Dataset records
****************

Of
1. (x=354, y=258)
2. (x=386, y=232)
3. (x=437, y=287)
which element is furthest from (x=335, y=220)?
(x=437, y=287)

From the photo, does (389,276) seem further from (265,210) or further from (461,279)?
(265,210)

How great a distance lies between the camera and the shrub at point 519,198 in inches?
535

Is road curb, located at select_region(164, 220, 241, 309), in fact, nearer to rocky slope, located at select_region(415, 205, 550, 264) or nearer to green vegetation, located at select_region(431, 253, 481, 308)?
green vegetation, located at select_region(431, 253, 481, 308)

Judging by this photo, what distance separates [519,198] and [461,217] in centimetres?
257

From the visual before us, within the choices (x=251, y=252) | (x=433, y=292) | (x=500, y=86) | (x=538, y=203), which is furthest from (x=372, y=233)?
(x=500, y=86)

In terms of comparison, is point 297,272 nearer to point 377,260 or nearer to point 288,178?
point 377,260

****************

_Set task_: Please give the stretch from the line containing "From the photo, does" through the end of the records as a numbered list, leaving out blank lines.

_Answer to this problem_:
1. From the photo, does (389,276) seem further from (265,210) or further from (461,279)?
2. (265,210)
3. How great a distance lies between the camera and the shrub at point 519,198 in inches?
4. 535
5. Is road curb, located at select_region(164, 220, 241, 309), in fact, nearer to rocky slope, located at select_region(415, 205, 550, 264) or nearer to green vegetation, located at select_region(431, 253, 481, 308)?
6. green vegetation, located at select_region(431, 253, 481, 308)
7. Judging by this photo, what distance separates [519,198] and [461,217] in centimetres?
8. 257
9. From the visual before us, within the choices (x=251, y=252) | (x=433, y=292) | (x=500, y=86) | (x=538, y=203), which is furthest from (x=372, y=233)?
10. (x=500, y=86)
11. In terms of comparison, is point 297,272 nearer to point 377,260 or nearer to point 288,178?
12. point 377,260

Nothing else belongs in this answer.